Detection data

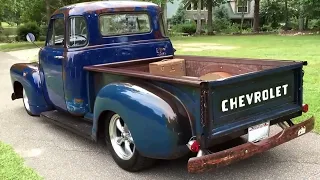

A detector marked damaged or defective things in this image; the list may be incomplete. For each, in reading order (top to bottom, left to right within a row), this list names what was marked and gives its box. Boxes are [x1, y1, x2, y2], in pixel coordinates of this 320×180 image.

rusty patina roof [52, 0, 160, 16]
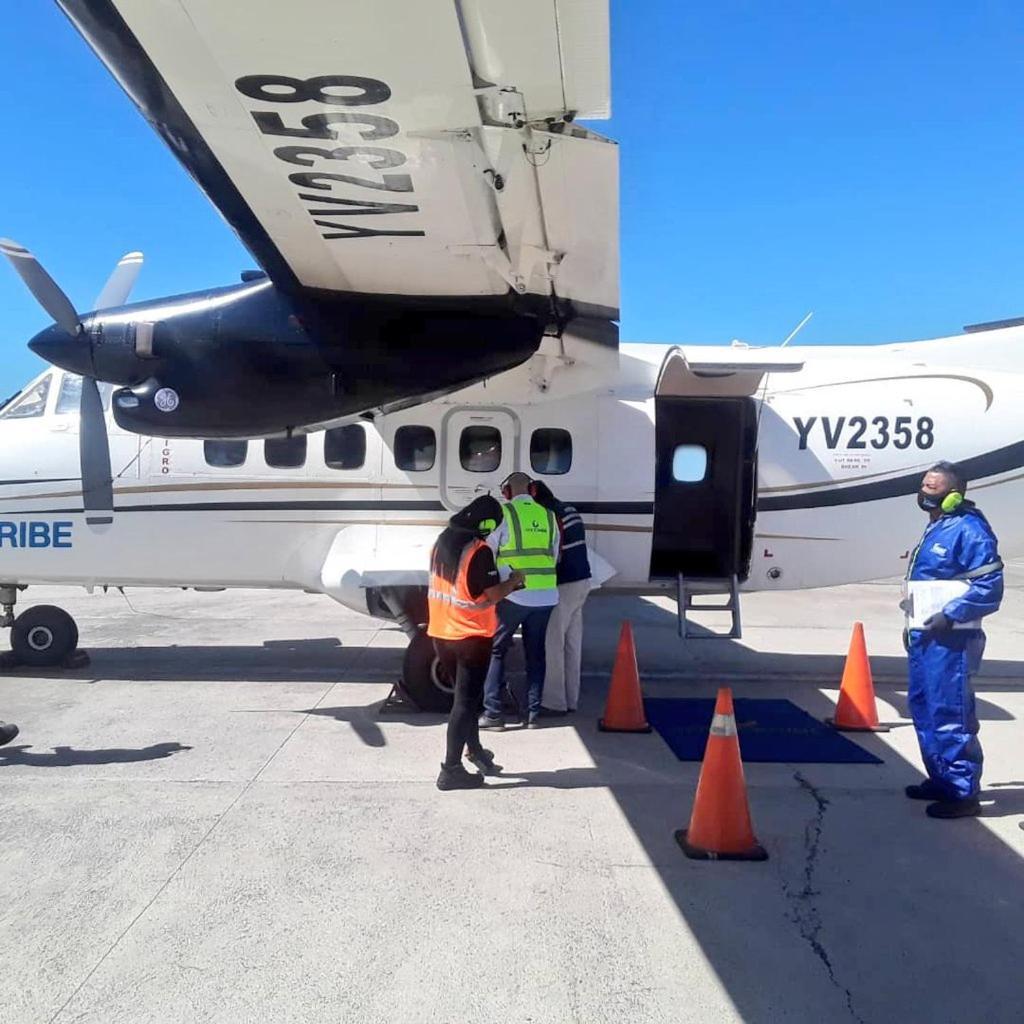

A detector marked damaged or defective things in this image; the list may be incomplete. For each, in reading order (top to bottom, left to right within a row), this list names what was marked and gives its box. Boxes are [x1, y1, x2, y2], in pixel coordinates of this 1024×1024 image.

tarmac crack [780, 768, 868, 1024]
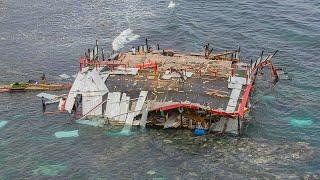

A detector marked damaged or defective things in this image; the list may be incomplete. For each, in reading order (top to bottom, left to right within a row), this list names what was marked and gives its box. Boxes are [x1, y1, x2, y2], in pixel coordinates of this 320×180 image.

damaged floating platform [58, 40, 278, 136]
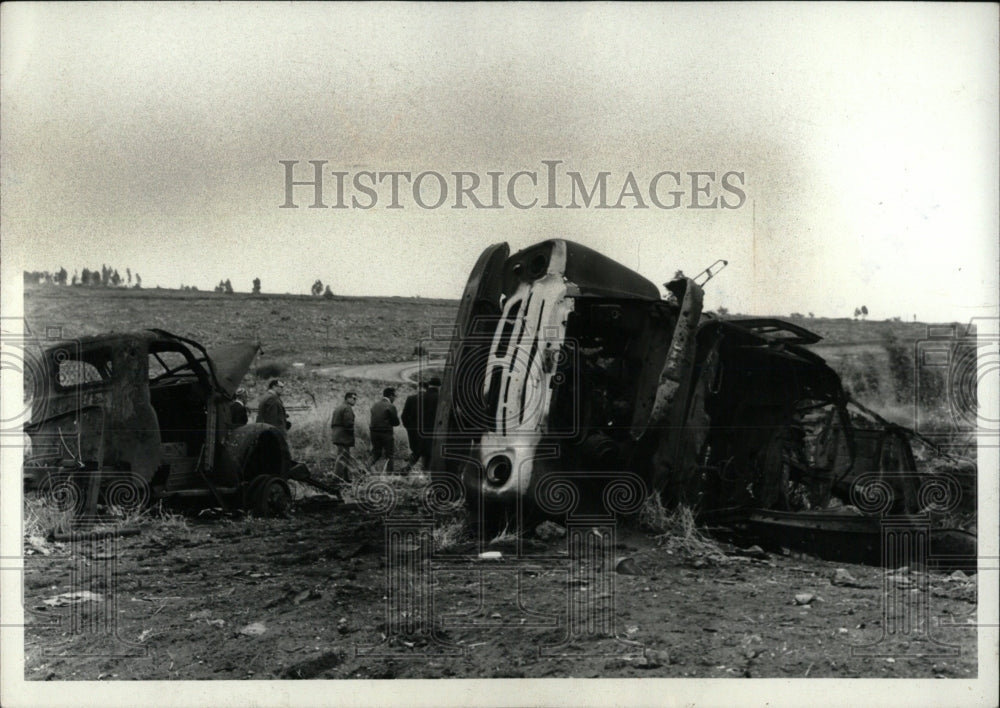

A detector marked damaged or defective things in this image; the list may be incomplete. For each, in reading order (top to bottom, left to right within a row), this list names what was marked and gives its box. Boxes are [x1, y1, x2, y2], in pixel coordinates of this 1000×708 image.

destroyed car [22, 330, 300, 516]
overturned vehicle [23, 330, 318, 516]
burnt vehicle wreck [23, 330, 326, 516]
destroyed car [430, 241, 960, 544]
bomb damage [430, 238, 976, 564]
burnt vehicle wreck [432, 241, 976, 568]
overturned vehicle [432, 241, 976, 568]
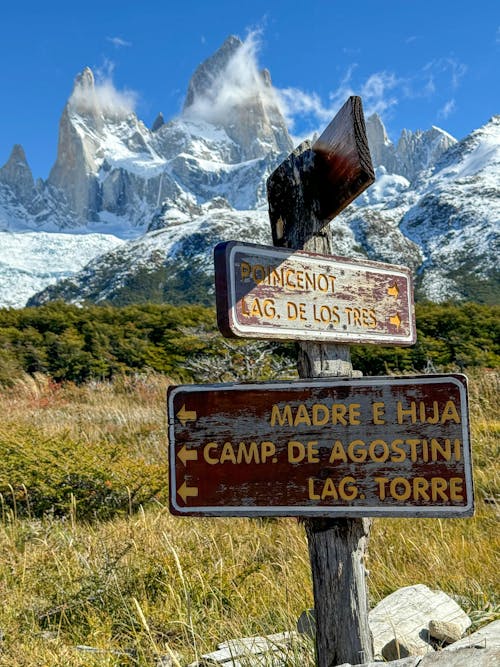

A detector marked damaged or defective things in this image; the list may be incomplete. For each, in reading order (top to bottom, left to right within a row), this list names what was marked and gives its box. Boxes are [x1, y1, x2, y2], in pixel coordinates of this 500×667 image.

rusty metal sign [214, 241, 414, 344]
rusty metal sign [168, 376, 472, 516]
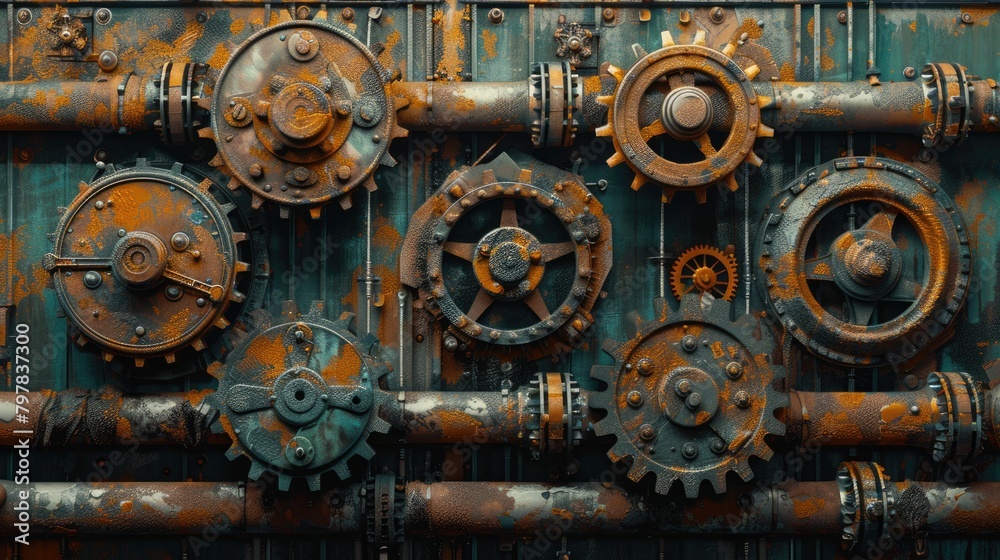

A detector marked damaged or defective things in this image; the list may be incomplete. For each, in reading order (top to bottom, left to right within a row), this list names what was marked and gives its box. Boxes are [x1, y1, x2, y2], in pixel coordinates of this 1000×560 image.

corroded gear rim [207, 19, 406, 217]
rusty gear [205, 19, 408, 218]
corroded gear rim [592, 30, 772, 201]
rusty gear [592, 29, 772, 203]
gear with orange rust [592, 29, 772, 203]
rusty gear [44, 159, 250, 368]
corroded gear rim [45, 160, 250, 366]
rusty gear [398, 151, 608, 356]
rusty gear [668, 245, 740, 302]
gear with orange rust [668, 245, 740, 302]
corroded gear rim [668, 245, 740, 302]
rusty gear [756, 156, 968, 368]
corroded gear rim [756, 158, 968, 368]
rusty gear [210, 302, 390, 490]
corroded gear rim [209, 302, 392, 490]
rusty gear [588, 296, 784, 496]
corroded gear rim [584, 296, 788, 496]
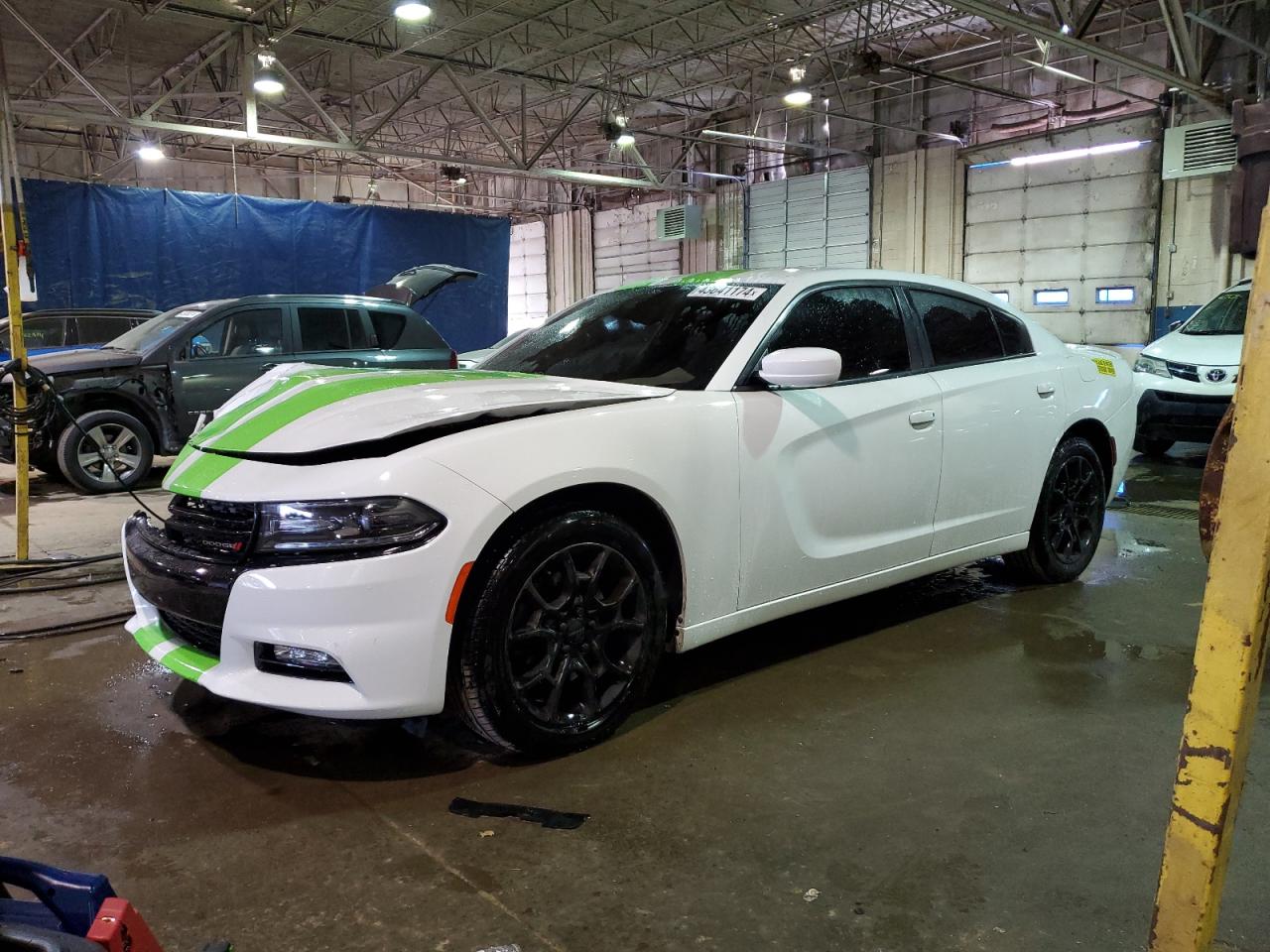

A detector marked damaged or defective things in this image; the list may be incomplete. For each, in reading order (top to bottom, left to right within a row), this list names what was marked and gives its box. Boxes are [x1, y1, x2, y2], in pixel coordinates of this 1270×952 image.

* _TASK DESCRIPTION_:
Extract every line of the data above word for word, leaving out the pictures.

* _EXERCISE RESPONSE_:
A detector marked damaged or defective things in this image; the list may be incomplete. For each, in reading order (top to bottom, left to right within a row), this list names what was marked and gives its box. Boxes are [x1, y1, x2, y2], in pixel coordinates of this 320×180 image.

rusty patina roof [52, 0, 160, 16]

A detector marked damaged or defective things in this image; the list may be incomplete. For each, in reading order (top to bottom, left to right within a row), this list names what was marked and gives its box. Boxes are [x1, y1, x2, y2], in pixel coordinates of this 1024×1024 image.

tarmac crack [780, 768, 868, 1024]

A detector marked damaged or defective things in this image; the list may be incomplete. For each, in reading order (top to bottom, left to right within a row), this list names what was marked and gives its box. Boxes are [x1, y1, x2, y2], in pixel coordinates of this 320×180 image.

damaged floating platform [58, 40, 278, 136]

A detector marked damaged or defective things in this image; the list may be incomplete. For each, in reading order (top to bottom, left to right within a row), this list names what was marked and gives its box. Boxes are [x1, y1, x2, y2], in pixel coordinates of this 1000×708 image.

destroyed car [22, 330, 300, 516]
overturned vehicle [23, 330, 318, 516]
burnt vehicle wreck [23, 330, 326, 516]
destroyed car [430, 241, 960, 544]
bomb damage [430, 238, 976, 564]
burnt vehicle wreck [432, 241, 976, 568]
overturned vehicle [432, 241, 976, 568]

A detector marked damaged or defective things in this image; the list may be incomplete. For each, in reading order (top to bottom, left to right within a row), this list names what was marked and gives its box. Boxes are [x1, y1, x2, y2], in pixel coordinates of this 500×667 image.

rusty metal sign [214, 241, 414, 344]
rusty metal sign [168, 376, 472, 516]

A detector marked damaged or defective things in this image; the list may be incomplete. For each, in reading order (top to bottom, left to right within a row), this list names what was marked and gives its box. Boxes are [x1, y1, x2, y2], in pixel coordinates of this 1000×560 image.

corroded gear rim [207, 19, 406, 217]
rusty gear [205, 19, 408, 218]
corroded gear rim [592, 30, 772, 201]
rusty gear [592, 29, 772, 203]
gear with orange rust [592, 29, 772, 203]
rusty gear [44, 159, 250, 368]
corroded gear rim [45, 160, 250, 366]
rusty gear [398, 151, 608, 356]
rusty gear [668, 245, 740, 302]
gear with orange rust [668, 245, 740, 302]
corroded gear rim [668, 245, 740, 302]
rusty gear [756, 156, 968, 368]
corroded gear rim [756, 158, 968, 368]
rusty gear [210, 302, 390, 490]
corroded gear rim [209, 302, 392, 490]
rusty gear [588, 296, 784, 496]
corroded gear rim [584, 296, 788, 496]

A detector marked damaged or defective things in this image; the list may be incomplete. For each, in reading order (top to bottom, left to right within a row), this list names what was marked and gives its box. Boxes are [x1, y1, x2, y2], in pixel coordinates of this 1270×952 image.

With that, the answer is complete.